(Items from a data source)

═══

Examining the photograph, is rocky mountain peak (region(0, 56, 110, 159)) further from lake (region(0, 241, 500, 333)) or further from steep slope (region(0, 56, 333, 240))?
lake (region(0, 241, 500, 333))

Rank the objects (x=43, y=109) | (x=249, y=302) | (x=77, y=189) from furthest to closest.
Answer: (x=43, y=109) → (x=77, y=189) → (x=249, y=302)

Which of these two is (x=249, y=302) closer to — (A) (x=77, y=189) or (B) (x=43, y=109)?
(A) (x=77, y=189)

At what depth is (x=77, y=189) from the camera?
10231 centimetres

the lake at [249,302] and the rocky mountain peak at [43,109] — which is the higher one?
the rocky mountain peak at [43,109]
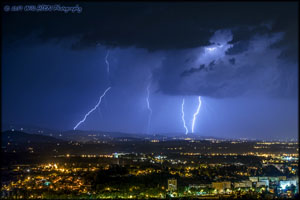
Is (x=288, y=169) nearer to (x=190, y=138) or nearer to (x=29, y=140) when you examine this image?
(x=29, y=140)

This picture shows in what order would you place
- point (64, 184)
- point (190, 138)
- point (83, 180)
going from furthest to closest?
point (190, 138)
point (83, 180)
point (64, 184)

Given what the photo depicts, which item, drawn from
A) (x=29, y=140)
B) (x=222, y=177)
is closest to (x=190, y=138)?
(x=29, y=140)

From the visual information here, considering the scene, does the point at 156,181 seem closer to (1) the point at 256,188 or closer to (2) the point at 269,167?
(1) the point at 256,188

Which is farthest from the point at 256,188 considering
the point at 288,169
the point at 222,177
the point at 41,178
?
the point at 41,178

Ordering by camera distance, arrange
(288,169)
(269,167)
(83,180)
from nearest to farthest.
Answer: (83,180), (288,169), (269,167)

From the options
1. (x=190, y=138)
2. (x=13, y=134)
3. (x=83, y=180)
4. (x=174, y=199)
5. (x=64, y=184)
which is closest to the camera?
(x=174, y=199)

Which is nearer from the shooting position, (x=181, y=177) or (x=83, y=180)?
(x=83, y=180)
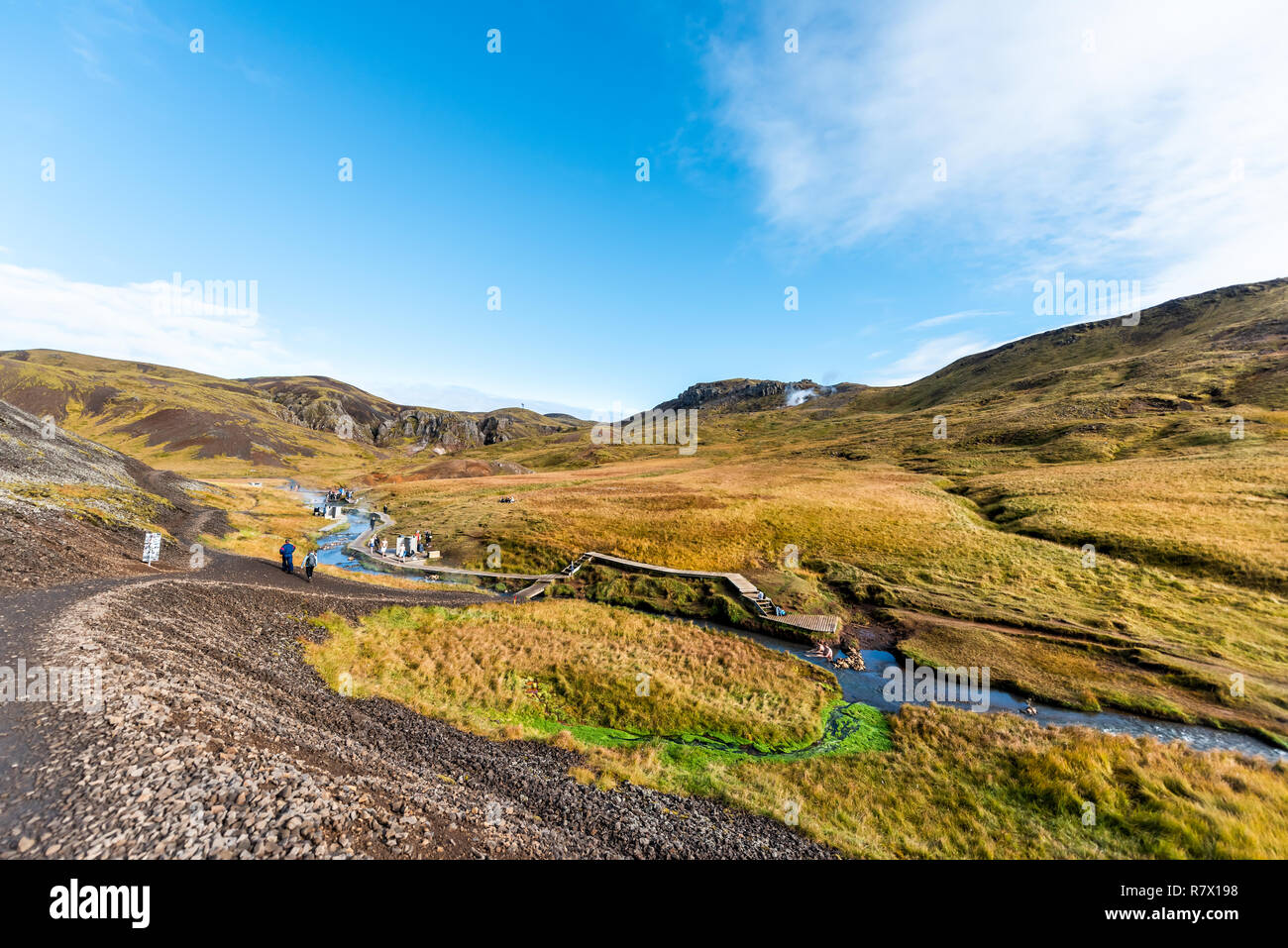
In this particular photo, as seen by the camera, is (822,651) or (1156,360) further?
(1156,360)

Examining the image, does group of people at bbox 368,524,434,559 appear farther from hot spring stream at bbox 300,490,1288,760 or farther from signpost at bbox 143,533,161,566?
hot spring stream at bbox 300,490,1288,760

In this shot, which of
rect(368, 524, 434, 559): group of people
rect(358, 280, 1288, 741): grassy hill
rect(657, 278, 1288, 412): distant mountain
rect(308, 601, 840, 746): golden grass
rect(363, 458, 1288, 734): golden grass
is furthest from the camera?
rect(657, 278, 1288, 412): distant mountain

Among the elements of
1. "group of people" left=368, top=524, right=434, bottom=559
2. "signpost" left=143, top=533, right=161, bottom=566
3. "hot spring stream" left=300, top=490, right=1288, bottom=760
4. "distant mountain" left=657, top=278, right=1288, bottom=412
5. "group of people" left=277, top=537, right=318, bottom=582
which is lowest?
"hot spring stream" left=300, top=490, right=1288, bottom=760

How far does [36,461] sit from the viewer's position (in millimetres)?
33156

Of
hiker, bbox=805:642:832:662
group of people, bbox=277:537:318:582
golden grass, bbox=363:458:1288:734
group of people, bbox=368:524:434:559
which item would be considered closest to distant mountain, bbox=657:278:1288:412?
golden grass, bbox=363:458:1288:734

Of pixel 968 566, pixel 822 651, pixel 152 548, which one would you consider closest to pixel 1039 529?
pixel 968 566

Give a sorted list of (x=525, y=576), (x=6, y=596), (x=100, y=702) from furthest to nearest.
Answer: (x=525, y=576)
(x=6, y=596)
(x=100, y=702)

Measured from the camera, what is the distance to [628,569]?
3731 centimetres

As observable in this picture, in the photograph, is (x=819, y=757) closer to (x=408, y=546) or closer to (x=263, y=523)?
(x=408, y=546)

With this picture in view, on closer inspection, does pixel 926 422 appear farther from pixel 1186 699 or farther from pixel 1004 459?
pixel 1186 699

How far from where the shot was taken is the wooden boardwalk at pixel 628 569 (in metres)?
29.0

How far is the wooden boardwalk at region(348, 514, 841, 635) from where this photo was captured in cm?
2897
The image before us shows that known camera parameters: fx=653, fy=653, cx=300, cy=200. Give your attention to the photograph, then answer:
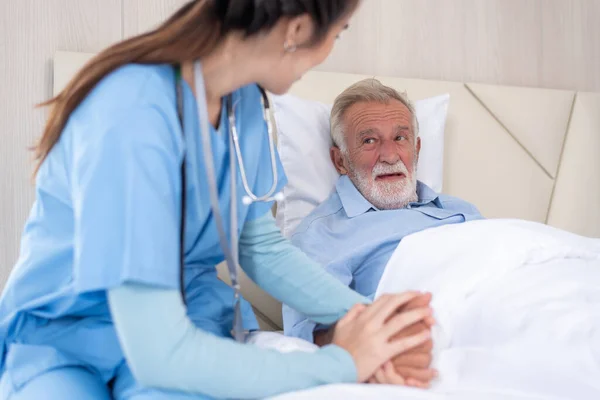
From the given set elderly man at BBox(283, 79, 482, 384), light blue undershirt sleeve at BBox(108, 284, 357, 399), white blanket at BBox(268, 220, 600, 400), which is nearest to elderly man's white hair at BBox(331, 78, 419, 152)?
elderly man at BBox(283, 79, 482, 384)

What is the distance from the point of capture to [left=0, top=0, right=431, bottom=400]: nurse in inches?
28.8

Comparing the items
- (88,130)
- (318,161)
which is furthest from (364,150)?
(88,130)

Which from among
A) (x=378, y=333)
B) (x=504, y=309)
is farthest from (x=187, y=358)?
(x=504, y=309)

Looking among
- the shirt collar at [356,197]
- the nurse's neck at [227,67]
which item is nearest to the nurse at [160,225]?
the nurse's neck at [227,67]

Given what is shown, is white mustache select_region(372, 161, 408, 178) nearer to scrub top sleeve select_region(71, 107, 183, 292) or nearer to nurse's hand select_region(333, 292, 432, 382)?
nurse's hand select_region(333, 292, 432, 382)

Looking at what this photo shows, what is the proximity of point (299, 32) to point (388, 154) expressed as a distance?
90 cm

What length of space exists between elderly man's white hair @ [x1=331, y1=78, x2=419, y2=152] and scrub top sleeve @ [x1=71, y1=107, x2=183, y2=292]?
1.04 metres

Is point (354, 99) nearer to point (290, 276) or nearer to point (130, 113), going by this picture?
point (290, 276)

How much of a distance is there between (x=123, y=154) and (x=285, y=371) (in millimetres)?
320

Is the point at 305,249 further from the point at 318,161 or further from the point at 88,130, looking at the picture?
the point at 88,130

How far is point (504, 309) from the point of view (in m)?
0.98

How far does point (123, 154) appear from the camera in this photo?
734 mm

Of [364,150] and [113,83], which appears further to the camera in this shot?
[364,150]

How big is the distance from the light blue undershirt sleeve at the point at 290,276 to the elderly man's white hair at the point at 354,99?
697 millimetres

═══

Report each line of the records above that contains the string "left".

**Expected answer**
1. "group of people" left=368, top=524, right=434, bottom=559
2. "signpost" left=143, top=533, right=161, bottom=566
3. "hot spring stream" left=300, top=490, right=1288, bottom=760
4. "distant mountain" left=657, top=278, right=1288, bottom=412
5. "group of people" left=277, top=537, right=318, bottom=582
"hot spring stream" left=300, top=490, right=1288, bottom=760
What is the distance from the point of capture to [left=0, top=0, right=431, bottom=400]: nurse in inches?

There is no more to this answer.